TEXTO DO DOCUMENTO

Espelho de ver outras

Mulheres do fim do mundo


Gabriela Mitidieri



Somos mulheres atravessadas por diversas circunstâncias afetivas e sociais. Nascemos em uma das muitas periferias do capitalismo, país cuja democracia está sempre à beira do abismo, região de economia sempre instável, laboratório de políticas de austeridade desde 2016. A formação do Brasil, como toda formação capitalista/colonial, é patriarcal e racista – e essas estruturas nos regem ainda hoje. Particularmente, não faz muito tempo que percebi (embora já soubesse em teoria) que minha trajetória individual se cruzava com outras tantas trajetórias e com múltiplas condições coletivas sobre as quais eu não tinha tanto controle quanto imaginava.


Não estou, claro, querendo promover nenhum tipo de determinismo geográfico ou econômico, não estou dizendo que não temos agência, responsabilidade ou capacidade de inventar caminhos diante das circunstâncias que herdamos. Isso seria, no sentido sartreano, má fé. É, justamente, quando mais conhecemos as estruturas político-sociais, raciais, sexuais e de gênero que nos perpassam, que mais passamos a ter responsabilidade sobre nosso agir no mundo. Num planeta de escolhas limitadas (e cada vez mais limitadas para a maioria das pessoas) penso, junto a autores tão diversos como Isabelle Stengers, Édouard Glissant, Silvia Cusicanqui, entre outros, que é preciso refundar a solidariedade, imaginar futuros em conjunto – construir coletivamente novas formas de viver junto.


Refundar a solidariedade ou imaginar novas formas de viver junto não significa, evidentemente, evitar o conflito. Significa, sim, compreender que conflito e diversidade são constitutivos de nossas sociedades. Significa imaginar formas de dialogar em conflito, desestabilizando categorias universalizantes que herdamos de nossa história.


O maior legado do universalismo iluminista é a abertura para o autoquestionamento - logo, questionemos

Foi pensando em diálogo, solidariedade e questionamento que eu e outras pesquisadoras criamos, no dia 17 de abril de 2020, um grupo de WhatsApp chamado “Mulher do fim do mundo”. Foi assim que nascemos enquanto utopia, enquanto caminho a ser percorrido junto e que, de fato, percorreríamos juntas ao longo dos três meses seguintes. Nesse grupo, eu, Maiara Juliana Gonçalves, Sheila Lopes Leal, Flavia Veras, Thaís Tanure e, mais recentemente, Leticia Pereira, idealizamos um periódico que deve ser um espaço de troca, diálogo, compartilhamento de experiências e intervenção pública para mulheres. O título “Mulheres do Fim do Mundo” é uma encruzilhada semântica. Mulheres do fim do mundo são as mulheres de todas as periferias do capitalismo. São, também, as mulheres periféricas dessas mesmas periferias globais. Mulheres do fim do mundo são as mulheres desviantes da norma cis-hétero-normativa, são todas as mulheres que vivenciam os problemas do sul global sob os efeitos do patriarcado, da colonialidade, do racismo e do sexismo. São as mulheres, negras em sua maioria, que exercem a maior parte do trabalho (não remunerado) do cuidado, essencial para o funcionamento do sistema. Mulheres do fim do mundo são, ainda, as mulheres do Antropoceno – ou, nas palavras de Stengers, do Capitaloceno.

BLOCO DE DADOS
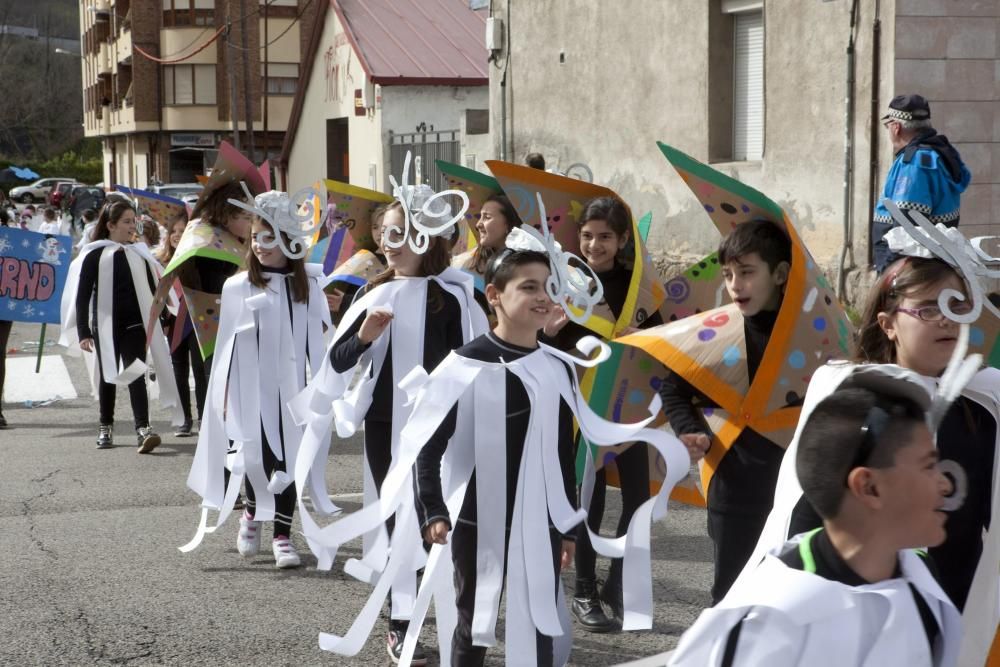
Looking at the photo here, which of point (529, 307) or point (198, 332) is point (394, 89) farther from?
point (529, 307)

EXERCÍCIOS PROPOSTOS
1) Indique se cada afirmação abaixo está de acordo com o texto sobre as mulheres do fim do mundo, respondendo sim ou não e citando literalmente as palavras decisivas do texto: (a) o grupo de WhatsApp foi criado em 17 de abril de 2020; (b) o texto afirma que não temos agência diante das circunstâncias herdadas; (c) refundar a solidariedade significa evitar o conflito.
2) Responda, com base no texto sobre as mulheres do fim do mundo:
(a) Desde que ano a região é descrita como laboratório de políticas de austeridade?
(b) Por quantos meses o caminho foi percorrido em conjunto após a criação do grupo?
(c) Que termo, nas palavras de Stengers, corresponde ao Antropoceno?
3) Prolongue o texto sobre as mulheres do fim do mundo a partir do ponto em que ele termina.

RESPOSTAS POR EXERCÍCIO
1)
(a) Sim: "criamos, no dia 17 de abril de 2020, um grupo de WhatsApp chamado “Mulher do fim do mundo”".
(b) Não: "não estou dizendo que não temos agência, responsabilidade ou capacidade de inventar caminhos diante das circunstâncias que herdamos".
(c) Não: "Refundar a solidariedade ou imaginar novas formas de viver junto não significa, evidentemente, evitar o conflito."

2)
(a) Desde 2016.
(b) Por três meses.
(c) Capitaloceno.

3)
Nosso objetivo não é o de disputar um campo específico do saber (embora isso também seja fundamental), mas criar um canal aberto, fazer ressoar a maior diversidade possível de vozes, em diferentes gêneros textuais – poesias, contos, ensaios, traduções, relatos, entrevistas. A partir dos textos recebidos, procuramos fazer um trabalho editorial de seleção e revisão, seguindo alguns critérios ético-políticos relativos à nossa militância em um feminismo interseccional e decolonial.


Em Calibã e a bruxa, Silvia Federici (2017) nos mostrou que uma das principais características de formação das nações do capitalismo ocidental foi a profusão de leis que, entre os séculos XVI e XVIII, aproximadamente, proibiram as reuniões de mulheres e a coabitação de mulheres – leis que visavam a evitar o compartilhamento de experiências e saberes, inclusive contraceptivos.


A construção do ideal de família burguesa nos séculos XVIII e XIX, ao mesmo tempo em que confinava grande parte das mulheres ao espaço doméstico (associando o espaço público à razão – que, por sua vez, foi vinculada ao gênero masculino), deixava milhares de outras em condições de extrema exploração nas fábricas, sempre controlando seus corpos e sua sexualidade, necessários à reprodução de mão-de-obra. Como sabemos, a escravidão e o racismo também foram componentes fundamentais da formação do mundo moderno.


Confinadas, exploradas ou escravizadas, as mulheres sempre encontraram brechas de resistência ou subversão. Fosse pela leitura e pela literatura, pelos trabalhos no campo da educação, pela construção de redes de apoio, pela formação de associações e sindicatos, pela participação em revoltas ou por pequenas ações cotidianas. Toda resistência precisa de solidariedade e diálogo, precisa de compartilhamento de experiências, precisa de debate de ideias. Queremos construir espelhos em que possamos ver outras.



Escrevam para a Mulheres do fim do mundo!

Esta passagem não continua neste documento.